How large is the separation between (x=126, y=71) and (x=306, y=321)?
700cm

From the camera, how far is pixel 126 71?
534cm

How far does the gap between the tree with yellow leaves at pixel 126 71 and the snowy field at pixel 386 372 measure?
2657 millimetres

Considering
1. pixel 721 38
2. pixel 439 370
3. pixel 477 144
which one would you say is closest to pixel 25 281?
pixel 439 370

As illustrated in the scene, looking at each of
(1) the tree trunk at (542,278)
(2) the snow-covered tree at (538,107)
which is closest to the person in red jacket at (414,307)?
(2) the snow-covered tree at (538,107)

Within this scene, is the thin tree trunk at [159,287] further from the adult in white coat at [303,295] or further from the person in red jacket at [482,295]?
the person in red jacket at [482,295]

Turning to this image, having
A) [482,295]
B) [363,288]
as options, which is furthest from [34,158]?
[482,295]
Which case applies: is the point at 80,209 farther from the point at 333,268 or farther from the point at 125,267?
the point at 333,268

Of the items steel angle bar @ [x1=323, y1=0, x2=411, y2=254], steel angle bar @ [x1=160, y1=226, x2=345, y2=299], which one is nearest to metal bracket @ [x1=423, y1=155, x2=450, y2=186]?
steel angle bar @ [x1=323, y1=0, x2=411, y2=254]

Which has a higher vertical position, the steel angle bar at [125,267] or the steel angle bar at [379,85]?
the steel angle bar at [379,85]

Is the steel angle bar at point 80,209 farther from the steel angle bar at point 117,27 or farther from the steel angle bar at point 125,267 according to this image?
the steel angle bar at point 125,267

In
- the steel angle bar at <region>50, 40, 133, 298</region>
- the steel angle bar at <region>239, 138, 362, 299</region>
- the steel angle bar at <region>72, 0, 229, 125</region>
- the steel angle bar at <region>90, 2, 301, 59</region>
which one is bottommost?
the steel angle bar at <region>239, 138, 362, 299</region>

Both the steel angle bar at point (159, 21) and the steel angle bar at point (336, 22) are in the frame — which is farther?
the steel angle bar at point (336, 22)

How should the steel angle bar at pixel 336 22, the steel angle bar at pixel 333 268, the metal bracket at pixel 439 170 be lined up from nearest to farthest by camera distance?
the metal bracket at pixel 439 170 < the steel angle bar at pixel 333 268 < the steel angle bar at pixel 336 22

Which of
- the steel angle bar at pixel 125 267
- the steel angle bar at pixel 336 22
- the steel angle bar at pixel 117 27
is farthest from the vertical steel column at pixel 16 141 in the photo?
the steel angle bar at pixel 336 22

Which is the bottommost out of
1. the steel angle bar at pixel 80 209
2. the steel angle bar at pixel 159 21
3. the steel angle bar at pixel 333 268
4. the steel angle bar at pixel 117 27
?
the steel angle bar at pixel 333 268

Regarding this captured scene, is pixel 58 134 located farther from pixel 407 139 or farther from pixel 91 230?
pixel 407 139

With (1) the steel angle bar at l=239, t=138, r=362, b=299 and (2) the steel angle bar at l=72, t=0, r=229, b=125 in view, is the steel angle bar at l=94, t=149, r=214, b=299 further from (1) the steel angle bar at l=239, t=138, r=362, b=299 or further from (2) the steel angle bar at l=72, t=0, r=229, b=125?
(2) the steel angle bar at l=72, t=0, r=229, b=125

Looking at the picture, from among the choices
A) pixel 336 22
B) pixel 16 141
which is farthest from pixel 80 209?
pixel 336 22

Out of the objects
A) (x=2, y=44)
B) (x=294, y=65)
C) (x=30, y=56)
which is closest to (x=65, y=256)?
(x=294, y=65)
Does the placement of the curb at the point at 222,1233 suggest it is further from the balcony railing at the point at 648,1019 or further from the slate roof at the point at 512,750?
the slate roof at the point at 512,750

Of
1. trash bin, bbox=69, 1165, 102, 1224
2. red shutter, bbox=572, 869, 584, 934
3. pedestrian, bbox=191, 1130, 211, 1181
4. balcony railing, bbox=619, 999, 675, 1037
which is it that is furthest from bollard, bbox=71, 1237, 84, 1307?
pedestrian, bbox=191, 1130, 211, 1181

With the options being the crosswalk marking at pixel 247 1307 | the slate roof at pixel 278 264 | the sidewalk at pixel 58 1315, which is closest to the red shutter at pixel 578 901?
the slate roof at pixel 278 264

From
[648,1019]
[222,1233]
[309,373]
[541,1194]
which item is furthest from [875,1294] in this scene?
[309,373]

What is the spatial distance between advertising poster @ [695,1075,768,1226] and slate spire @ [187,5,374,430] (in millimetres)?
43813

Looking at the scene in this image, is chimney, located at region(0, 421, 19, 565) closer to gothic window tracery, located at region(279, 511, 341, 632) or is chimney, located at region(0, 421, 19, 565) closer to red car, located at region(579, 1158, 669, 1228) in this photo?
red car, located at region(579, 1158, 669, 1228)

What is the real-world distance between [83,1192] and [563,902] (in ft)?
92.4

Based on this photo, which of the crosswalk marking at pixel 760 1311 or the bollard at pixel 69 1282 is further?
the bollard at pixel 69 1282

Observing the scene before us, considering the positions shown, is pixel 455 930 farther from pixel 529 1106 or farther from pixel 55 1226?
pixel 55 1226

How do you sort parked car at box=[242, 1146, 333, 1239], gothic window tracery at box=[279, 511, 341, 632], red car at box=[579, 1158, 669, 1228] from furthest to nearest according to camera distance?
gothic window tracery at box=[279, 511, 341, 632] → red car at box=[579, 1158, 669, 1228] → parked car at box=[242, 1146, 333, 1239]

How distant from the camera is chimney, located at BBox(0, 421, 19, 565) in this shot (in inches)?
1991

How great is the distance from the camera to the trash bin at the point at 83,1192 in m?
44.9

- - -

**WHAT TO PRODUCE:**
Can you print the data from the line with "What is the real-world" to the line with "gothic window tracery at box=[279, 511, 341, 632] →", both lines included, reproducing each line character for character?

**THE OUTPUT:**
What is the real-world distance between [83,1192] and [563,902] (in ft)?
92.4

Based on this photo, which of the crosswalk marking at pixel 760 1311 or the bollard at pixel 69 1282 is further?
the bollard at pixel 69 1282

Observing the scene before us, considering the positions shown, is pixel 455 930 farther from pixel 529 1106 or farther from pixel 55 1226?
pixel 55 1226

How do you sort parked car at box=[242, 1146, 333, 1239], gothic window tracery at box=[279, 511, 341, 632], red car at box=[579, 1158, 669, 1228] from furthest to nearest according to camera distance?
gothic window tracery at box=[279, 511, 341, 632] → red car at box=[579, 1158, 669, 1228] → parked car at box=[242, 1146, 333, 1239]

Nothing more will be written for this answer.